__EXCERPTED DATA__.

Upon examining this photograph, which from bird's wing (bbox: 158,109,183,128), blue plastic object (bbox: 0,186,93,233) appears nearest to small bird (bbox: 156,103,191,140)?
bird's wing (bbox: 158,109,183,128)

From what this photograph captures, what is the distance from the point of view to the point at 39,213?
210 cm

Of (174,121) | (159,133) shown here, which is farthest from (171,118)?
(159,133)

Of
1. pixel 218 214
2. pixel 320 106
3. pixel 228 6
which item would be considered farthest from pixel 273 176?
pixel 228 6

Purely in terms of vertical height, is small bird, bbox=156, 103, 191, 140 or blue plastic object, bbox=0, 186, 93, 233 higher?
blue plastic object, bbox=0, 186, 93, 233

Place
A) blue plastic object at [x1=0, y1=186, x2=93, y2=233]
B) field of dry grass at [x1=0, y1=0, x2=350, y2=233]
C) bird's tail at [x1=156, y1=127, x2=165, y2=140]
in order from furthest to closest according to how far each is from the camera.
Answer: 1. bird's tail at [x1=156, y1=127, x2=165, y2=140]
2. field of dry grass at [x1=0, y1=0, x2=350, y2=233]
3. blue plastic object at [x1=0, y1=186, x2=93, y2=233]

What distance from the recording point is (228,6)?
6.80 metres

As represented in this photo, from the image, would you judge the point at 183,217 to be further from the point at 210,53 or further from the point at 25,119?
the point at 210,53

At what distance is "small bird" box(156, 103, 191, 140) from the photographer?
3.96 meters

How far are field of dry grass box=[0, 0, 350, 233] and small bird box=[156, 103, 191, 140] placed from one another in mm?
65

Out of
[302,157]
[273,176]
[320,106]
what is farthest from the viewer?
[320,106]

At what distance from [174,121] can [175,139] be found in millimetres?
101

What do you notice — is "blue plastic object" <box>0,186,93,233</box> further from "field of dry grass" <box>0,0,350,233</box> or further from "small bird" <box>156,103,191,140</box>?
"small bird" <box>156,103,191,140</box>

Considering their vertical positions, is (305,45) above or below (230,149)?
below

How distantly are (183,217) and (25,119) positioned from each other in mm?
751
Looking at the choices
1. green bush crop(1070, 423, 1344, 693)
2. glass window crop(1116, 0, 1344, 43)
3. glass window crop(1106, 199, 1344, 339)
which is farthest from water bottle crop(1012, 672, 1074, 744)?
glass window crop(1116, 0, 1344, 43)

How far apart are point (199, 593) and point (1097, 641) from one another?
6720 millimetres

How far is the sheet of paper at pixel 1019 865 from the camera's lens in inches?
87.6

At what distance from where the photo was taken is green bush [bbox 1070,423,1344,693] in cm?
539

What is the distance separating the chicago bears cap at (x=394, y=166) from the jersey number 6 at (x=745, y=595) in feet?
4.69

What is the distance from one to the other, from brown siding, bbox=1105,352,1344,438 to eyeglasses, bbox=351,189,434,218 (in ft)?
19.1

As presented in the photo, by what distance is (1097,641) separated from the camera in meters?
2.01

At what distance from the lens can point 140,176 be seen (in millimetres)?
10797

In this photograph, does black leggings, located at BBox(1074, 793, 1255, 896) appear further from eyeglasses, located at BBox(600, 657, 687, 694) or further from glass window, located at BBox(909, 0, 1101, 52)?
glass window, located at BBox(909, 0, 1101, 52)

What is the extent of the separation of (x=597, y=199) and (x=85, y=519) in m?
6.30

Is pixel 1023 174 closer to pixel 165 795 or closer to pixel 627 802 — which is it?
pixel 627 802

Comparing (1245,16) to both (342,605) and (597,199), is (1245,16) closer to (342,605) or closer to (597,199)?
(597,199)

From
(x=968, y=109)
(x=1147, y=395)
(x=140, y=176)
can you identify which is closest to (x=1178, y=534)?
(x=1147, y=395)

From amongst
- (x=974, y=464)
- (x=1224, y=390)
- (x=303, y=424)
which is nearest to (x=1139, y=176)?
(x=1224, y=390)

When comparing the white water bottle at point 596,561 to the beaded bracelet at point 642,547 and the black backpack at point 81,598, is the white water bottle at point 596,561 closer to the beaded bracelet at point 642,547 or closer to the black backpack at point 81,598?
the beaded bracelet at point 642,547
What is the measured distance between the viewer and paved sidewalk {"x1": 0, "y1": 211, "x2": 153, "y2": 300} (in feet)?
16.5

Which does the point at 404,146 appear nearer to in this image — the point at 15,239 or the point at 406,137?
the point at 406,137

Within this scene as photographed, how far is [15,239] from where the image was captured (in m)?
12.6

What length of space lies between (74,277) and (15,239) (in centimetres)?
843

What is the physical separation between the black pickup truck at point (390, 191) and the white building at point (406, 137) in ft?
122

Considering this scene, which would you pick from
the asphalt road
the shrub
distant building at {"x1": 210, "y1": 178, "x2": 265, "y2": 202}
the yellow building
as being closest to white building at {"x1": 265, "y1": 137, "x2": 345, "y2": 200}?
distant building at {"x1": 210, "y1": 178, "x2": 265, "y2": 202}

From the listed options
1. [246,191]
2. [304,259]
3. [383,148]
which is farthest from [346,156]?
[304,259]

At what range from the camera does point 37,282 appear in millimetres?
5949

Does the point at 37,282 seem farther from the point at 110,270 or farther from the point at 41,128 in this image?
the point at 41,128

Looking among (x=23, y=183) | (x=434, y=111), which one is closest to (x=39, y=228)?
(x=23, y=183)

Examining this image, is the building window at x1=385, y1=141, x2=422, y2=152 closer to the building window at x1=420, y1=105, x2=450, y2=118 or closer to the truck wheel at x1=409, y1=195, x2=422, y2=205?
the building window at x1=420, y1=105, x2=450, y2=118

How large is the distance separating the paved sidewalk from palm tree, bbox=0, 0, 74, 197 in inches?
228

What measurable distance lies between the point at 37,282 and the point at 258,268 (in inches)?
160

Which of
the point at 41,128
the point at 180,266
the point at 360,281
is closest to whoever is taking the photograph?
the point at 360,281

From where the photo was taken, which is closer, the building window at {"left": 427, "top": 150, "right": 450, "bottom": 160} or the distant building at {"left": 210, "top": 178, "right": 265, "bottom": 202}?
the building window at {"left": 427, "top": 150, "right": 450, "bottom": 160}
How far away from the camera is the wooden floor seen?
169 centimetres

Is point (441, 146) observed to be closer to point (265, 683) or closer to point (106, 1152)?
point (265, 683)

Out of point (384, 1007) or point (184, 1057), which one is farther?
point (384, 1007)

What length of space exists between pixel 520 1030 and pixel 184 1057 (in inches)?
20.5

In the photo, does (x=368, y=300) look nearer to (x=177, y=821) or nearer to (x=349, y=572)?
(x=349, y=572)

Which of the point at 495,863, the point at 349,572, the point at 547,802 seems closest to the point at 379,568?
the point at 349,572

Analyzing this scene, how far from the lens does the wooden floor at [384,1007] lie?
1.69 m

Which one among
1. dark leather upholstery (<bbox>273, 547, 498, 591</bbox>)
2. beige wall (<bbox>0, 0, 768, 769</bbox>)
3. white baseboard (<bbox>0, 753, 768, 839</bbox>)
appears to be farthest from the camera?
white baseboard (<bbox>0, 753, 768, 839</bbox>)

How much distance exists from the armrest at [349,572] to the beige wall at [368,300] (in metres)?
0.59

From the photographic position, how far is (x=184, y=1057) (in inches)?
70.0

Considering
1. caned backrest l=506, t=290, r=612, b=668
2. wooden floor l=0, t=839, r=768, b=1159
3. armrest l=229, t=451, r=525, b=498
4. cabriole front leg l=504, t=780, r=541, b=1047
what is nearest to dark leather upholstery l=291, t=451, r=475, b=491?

__THE TASK__. Pull every line from the records above that contains the word "space", and copy each one unchanged.

__WORKED ANSWER__.
What length of space lies between (74,277) and (15,239) (in centimetres)?
What length of space exists between pixel 520 1030 and pixel 184 1057 (in inches)?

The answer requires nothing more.